> **What is required**
Please edit the part of the records that opens at their start and closes with the line containing "62.3 meters": change "warning sign" to "caution sign" and leave everything else as it is. Return only that part.

> **Extracted data**
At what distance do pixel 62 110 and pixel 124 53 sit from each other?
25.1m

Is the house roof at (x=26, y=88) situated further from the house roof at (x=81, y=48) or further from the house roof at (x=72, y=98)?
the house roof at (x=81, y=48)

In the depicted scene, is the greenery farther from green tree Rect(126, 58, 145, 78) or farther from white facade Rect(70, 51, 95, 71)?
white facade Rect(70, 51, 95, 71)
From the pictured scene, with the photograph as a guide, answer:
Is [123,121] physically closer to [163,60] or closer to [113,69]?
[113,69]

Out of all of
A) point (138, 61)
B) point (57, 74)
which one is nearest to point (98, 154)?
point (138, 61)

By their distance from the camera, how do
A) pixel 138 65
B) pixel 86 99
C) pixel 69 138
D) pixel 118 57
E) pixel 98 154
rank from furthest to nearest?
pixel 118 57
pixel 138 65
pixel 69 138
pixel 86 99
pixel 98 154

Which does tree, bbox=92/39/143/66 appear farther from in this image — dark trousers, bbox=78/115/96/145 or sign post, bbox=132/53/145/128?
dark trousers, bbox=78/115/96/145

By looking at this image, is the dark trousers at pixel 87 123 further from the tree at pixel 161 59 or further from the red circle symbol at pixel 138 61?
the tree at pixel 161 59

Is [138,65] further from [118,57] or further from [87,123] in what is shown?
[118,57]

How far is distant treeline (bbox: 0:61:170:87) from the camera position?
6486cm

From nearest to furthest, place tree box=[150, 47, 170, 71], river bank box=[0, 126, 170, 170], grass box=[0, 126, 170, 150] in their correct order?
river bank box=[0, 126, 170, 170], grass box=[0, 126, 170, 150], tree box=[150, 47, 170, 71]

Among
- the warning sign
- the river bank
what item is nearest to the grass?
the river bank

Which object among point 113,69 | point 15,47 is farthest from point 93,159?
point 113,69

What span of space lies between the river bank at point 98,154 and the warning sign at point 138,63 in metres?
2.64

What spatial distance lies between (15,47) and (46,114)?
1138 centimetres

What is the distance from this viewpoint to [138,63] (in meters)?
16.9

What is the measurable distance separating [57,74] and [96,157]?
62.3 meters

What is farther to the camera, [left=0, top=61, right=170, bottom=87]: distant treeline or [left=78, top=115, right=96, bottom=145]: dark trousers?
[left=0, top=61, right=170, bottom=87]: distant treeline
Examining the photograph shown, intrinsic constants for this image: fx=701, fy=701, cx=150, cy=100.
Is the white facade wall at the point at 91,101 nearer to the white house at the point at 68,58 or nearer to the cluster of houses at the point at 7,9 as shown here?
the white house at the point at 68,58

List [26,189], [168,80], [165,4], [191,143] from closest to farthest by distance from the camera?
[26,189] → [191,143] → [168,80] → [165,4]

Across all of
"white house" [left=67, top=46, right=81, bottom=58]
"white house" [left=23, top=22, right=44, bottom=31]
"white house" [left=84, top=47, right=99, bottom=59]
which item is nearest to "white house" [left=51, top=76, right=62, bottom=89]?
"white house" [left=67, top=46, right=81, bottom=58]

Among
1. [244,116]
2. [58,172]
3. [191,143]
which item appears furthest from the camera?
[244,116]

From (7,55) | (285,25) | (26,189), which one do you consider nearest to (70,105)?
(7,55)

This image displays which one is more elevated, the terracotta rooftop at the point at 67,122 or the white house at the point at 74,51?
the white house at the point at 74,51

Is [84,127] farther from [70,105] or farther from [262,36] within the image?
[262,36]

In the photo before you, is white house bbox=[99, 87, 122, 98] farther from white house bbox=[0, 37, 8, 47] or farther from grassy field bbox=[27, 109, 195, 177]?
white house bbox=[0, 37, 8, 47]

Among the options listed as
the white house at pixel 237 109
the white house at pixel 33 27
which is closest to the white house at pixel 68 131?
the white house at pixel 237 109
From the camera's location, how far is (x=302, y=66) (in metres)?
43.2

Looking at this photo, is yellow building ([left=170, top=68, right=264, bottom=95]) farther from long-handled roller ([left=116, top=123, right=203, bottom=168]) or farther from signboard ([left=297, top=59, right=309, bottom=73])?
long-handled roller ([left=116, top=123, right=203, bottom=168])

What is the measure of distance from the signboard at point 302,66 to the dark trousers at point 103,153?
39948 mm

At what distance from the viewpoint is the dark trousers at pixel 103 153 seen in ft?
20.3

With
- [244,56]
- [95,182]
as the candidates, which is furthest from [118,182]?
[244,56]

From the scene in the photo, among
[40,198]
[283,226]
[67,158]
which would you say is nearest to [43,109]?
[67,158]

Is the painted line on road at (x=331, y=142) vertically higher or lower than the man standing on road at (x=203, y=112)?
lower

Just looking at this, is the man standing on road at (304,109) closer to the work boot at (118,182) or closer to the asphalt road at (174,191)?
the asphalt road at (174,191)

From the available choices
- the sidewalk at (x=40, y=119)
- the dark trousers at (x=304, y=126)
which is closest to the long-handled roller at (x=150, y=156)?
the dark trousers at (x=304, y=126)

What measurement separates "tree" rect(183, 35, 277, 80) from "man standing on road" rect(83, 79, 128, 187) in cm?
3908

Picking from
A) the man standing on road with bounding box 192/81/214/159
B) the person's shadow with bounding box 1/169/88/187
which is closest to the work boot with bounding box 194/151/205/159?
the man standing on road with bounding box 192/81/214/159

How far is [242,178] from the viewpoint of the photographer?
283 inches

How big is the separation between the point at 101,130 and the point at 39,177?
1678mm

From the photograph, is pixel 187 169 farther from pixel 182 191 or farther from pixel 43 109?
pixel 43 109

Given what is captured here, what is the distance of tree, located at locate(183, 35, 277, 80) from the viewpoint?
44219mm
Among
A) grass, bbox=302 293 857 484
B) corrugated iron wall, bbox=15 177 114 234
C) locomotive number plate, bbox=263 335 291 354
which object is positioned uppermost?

> **Problem solution**
At what distance do pixel 62 110 and pixel 124 53 sit from each other?
25.1m

Is the house roof at (x=26, y=88) situated further from the house roof at (x=81, y=48) or further from the house roof at (x=72, y=98)?
the house roof at (x=81, y=48)

In the depicted scene, is the greenery farther from green tree Rect(126, 58, 145, 78) or farther from white facade Rect(70, 51, 95, 71)?
white facade Rect(70, 51, 95, 71)
From the pictured scene, with the photograph as a guide, answer:
Is [123,121] physically closer to [163,60] or closer to [113,69]?
[113,69]

Out of all of
A) point (138, 61)
B) point (57, 74)
which one is nearest to point (98, 154)?
point (138, 61)

By their distance from the camera, how do
A) pixel 138 65
B) pixel 86 99
C) pixel 69 138
D) pixel 118 57
E) pixel 98 154
rank from furthest to nearest?
pixel 118 57
pixel 138 65
pixel 69 138
pixel 86 99
pixel 98 154

Which does tree, bbox=92/39/143/66 appear farther from in this image — dark trousers, bbox=78/115/96/145 or sign post, bbox=132/53/145/128?
dark trousers, bbox=78/115/96/145

By looking at this image, is the dark trousers at pixel 87 123 further from the tree at pixel 161 59 or further from the red circle symbol at pixel 138 61?
the tree at pixel 161 59

Is [138,65] further from [118,57] or further from [87,123] in what is shown?
[118,57]

How far is distant treeline (bbox: 0:61:170:87) from the camera position?
6486cm

From nearest to furthest, place tree box=[150, 47, 170, 71], river bank box=[0, 126, 170, 170], grass box=[0, 126, 170, 150] in their correct order?
river bank box=[0, 126, 170, 170], grass box=[0, 126, 170, 150], tree box=[150, 47, 170, 71]

Among
- the caution sign
- the river bank
what item is nearest to the grass?
the river bank

Which object among point 113,69 | point 15,47 is farthest from point 93,159?
point 113,69

What span of space lies between the river bank at point 98,154 and the caution sign at point 138,63 in metres?
2.64

What spatial distance lies between (15,47) and (46,114)?
1138 centimetres

What is the distance from this viewpoint to [138,63] (in meters)?
16.9

What is the measurable distance separating [57,74] and [96,157]?
62.3 meters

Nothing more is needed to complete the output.